Contents
Service Registration (SR) is a process whereby services offered by Member Nodes and other reliable resources can be registered with DataONE and so may be discovered through DataONE search mechanisms and utilized by DataONE Investigator Tools and other clients to perform actions on or provide access to data.
The fundamental issue being addressed is the discovery of services offered by Member Nodes. There is currently no consistent, convenient, universally available mechanism to discover services that are offered by data repositories to assist users with access to data. Services are available for data subsetting and slicing, merging, analysis, visualization, summarization, and so on. DataONE will enable any such services to be registered and discoverable through a search interface, and in some cases incorporated in the the functionality data search interfaces to offer online processing of the data by a registered service.
A general goal of Service Registration is to assist clients in discovery of services exposed by Member Nodes that may be applicable to a particular type of object. The process of Service Registration involves the creation of a Service Description document and registering the document with DataONE through the normal content synchronization process described in DataONE Use Case 06.
Scenarios provide a high level outline of a range of activities anticipated to be supported by the functionality of the system.
Note
Use cases are labelled with the convention S-XXnn, where XX = “SR” for Service Registration and nn = the ID of the scenario.
A user discovers a has a PID for a large dataset that is structured as a single table with many records. The user would like to retrieve a specific record from the dataset that is identified by an identifier that is local to the data object.
For example, the entire data object might have an identifier “large_table-001.csv”, and they know (perhaps from colleagues or other source) that the records identified by “118422” is of interest.

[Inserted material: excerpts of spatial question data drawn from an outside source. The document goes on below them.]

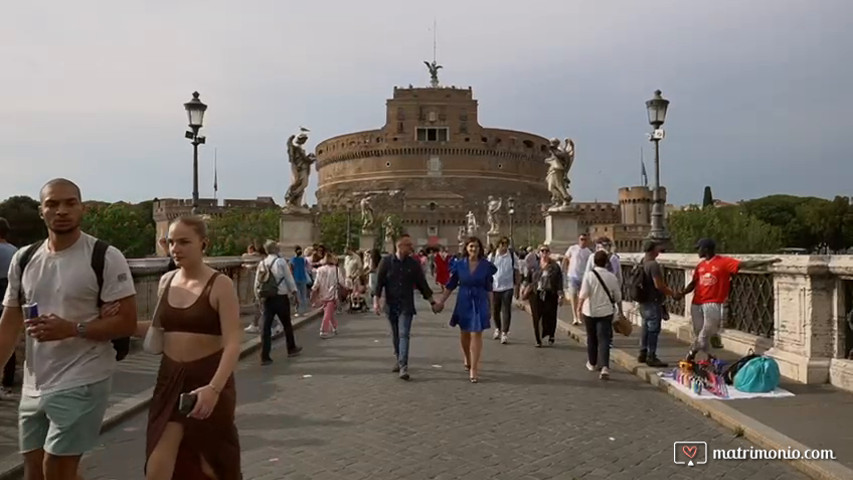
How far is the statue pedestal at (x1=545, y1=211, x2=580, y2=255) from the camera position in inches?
866

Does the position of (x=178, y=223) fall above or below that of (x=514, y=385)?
above

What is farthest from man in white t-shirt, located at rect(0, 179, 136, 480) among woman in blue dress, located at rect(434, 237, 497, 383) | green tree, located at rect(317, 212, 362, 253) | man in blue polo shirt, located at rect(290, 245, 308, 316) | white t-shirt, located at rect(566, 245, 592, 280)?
green tree, located at rect(317, 212, 362, 253)

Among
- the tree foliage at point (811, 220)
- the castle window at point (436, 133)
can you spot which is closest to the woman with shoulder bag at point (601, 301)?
the tree foliage at point (811, 220)

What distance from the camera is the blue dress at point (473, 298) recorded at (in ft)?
28.1

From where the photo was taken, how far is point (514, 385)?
8211 millimetres

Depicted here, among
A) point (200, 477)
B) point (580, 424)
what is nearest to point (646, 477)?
point (580, 424)

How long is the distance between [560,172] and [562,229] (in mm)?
1718

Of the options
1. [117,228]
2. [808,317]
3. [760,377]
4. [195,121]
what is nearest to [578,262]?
[808,317]

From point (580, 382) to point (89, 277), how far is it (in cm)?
605

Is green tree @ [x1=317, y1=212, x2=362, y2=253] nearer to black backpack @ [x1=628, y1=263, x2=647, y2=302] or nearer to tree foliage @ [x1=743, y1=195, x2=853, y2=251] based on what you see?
tree foliage @ [x1=743, y1=195, x2=853, y2=251]

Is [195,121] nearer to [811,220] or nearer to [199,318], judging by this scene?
[199,318]

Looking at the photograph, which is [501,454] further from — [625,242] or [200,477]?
[625,242]

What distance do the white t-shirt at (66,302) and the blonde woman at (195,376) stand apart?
0.29 m

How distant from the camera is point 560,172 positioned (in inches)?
854
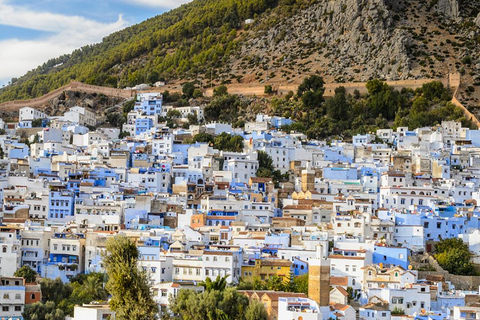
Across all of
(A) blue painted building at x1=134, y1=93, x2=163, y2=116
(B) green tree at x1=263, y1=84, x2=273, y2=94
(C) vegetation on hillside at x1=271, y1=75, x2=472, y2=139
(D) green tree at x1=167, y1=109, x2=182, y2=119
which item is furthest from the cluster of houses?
(B) green tree at x1=263, y1=84, x2=273, y2=94

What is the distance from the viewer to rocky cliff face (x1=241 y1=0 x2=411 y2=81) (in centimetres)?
7319

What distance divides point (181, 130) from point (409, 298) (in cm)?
2933

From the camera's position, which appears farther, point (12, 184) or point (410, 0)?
point (410, 0)

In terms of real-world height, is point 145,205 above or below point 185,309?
above

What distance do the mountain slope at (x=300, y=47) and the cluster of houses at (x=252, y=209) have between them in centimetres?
1309

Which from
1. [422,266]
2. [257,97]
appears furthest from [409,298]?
[257,97]

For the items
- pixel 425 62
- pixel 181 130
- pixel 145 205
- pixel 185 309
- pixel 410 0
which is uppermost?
pixel 410 0

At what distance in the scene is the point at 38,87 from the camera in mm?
83375

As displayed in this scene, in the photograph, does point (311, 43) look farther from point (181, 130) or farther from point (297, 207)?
point (297, 207)

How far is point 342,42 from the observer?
3046 inches

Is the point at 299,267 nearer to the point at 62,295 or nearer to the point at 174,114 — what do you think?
the point at 62,295

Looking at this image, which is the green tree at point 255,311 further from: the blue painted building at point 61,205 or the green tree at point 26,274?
the blue painted building at point 61,205

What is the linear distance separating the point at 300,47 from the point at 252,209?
36.9 m

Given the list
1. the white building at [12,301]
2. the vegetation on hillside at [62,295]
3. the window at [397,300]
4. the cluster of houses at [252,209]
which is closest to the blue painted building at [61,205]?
the cluster of houses at [252,209]
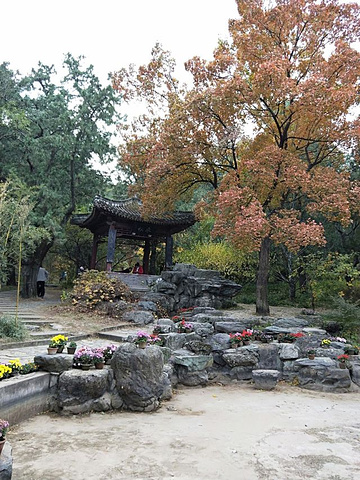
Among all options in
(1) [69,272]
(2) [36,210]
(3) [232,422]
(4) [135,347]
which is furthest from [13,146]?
(3) [232,422]

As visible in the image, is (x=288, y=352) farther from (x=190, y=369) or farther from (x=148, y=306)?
(x=148, y=306)

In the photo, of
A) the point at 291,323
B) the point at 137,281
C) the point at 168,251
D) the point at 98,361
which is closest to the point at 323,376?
the point at 291,323

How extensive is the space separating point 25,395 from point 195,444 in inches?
78.0

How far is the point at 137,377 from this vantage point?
511 centimetres

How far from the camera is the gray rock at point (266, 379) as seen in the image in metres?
6.75

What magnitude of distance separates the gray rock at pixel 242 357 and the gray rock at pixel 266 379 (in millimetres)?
513

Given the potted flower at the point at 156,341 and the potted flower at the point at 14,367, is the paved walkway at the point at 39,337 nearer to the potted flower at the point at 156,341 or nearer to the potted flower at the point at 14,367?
the potted flower at the point at 14,367

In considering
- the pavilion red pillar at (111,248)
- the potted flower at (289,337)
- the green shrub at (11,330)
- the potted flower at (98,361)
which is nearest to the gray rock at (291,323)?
the potted flower at (289,337)

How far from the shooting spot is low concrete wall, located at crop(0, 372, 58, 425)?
394 cm

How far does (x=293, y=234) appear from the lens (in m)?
9.24

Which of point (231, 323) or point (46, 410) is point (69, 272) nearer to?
point (231, 323)

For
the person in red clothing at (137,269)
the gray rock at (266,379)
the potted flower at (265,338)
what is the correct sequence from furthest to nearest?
1. the person in red clothing at (137,269)
2. the potted flower at (265,338)
3. the gray rock at (266,379)

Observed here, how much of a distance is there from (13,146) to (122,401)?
11.9 meters

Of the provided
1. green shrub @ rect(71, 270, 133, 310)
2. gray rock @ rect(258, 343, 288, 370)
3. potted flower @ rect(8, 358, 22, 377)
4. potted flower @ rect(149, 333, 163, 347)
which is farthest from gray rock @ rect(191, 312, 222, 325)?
potted flower @ rect(8, 358, 22, 377)
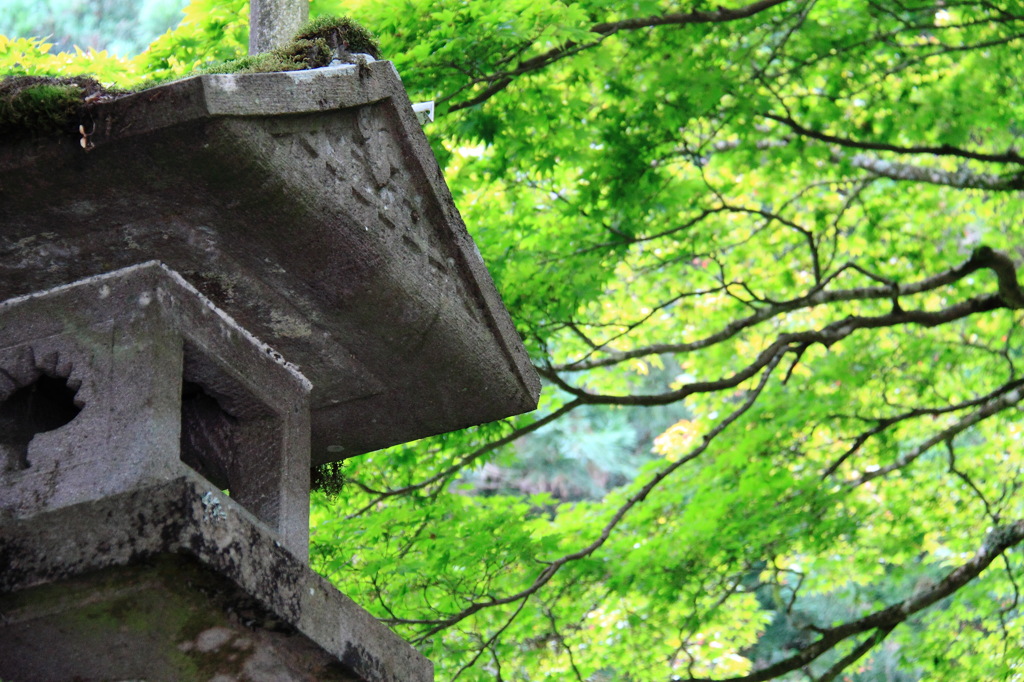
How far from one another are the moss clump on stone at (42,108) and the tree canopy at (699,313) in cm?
287

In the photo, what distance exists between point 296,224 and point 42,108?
433 millimetres

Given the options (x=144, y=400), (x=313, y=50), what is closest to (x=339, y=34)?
(x=313, y=50)

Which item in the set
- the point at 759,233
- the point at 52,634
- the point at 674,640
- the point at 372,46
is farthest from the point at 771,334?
the point at 52,634

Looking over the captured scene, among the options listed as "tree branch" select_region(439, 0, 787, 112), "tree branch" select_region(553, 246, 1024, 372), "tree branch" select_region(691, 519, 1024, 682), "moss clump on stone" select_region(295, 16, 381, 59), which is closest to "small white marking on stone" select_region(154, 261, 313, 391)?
"moss clump on stone" select_region(295, 16, 381, 59)

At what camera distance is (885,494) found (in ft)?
22.8

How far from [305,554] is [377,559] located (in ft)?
9.74

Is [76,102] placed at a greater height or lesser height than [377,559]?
greater

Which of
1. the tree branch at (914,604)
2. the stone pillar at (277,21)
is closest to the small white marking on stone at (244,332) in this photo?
the stone pillar at (277,21)

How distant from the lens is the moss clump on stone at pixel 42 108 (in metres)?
1.56

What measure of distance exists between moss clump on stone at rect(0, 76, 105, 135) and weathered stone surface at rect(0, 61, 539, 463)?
0.03m

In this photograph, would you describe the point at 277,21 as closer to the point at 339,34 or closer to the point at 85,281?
the point at 339,34

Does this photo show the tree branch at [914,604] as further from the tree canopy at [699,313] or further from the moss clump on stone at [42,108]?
the moss clump on stone at [42,108]

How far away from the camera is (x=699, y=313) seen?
779 centimetres

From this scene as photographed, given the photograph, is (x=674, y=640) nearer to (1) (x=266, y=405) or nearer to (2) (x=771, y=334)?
(2) (x=771, y=334)
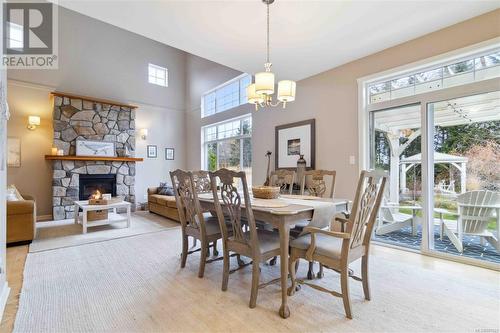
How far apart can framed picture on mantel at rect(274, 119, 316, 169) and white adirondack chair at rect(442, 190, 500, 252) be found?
6.63ft

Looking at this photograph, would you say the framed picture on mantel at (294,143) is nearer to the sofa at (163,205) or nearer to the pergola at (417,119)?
the pergola at (417,119)

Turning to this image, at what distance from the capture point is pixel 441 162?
3.06m

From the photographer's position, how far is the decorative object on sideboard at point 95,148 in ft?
18.5

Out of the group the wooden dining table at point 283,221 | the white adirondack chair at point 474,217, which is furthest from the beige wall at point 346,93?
the wooden dining table at point 283,221

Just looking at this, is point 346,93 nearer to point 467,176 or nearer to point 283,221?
point 467,176

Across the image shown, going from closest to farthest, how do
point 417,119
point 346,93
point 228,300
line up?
point 228,300 → point 417,119 → point 346,93

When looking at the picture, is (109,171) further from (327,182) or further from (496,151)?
(496,151)

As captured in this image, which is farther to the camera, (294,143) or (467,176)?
(294,143)

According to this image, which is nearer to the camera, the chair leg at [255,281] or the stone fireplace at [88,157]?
the chair leg at [255,281]

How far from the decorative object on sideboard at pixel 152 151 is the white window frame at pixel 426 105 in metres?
5.49

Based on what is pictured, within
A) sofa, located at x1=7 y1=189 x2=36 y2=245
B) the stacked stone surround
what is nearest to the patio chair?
sofa, located at x1=7 y1=189 x2=36 y2=245

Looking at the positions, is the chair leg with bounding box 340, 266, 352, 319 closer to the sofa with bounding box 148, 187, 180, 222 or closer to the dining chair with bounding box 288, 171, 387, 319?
the dining chair with bounding box 288, 171, 387, 319

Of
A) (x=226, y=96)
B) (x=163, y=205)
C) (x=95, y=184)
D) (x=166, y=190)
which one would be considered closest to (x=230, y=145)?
(x=226, y=96)

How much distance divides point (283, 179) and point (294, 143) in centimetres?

The user performs a search on DataONE for “tabular record extraction” services and selects from the results a service co-located with the Member Node that holds the data.
Using a client tool, the user provides the data object PID, the record identifier, and the service description PID. The client tool retrieves the connection information from the service description document and invokes the service using the data PID and the record identifier. The expected record is returned to the client tool and used for further analysis.
A user has a PID for a data object. Using a DataONE service aware client tool, the user discovers that the object is a fairly large (system metadata) set of imagery (system metadata, science metadata) that provides high resolution measurements on ground surface reflectance in the range of 400 to 700nm (science metadata). The science metadata describing the imagery indicates a very broad spatial coverage and the the file is too large to justify downloading for the small area of terrain being worked on.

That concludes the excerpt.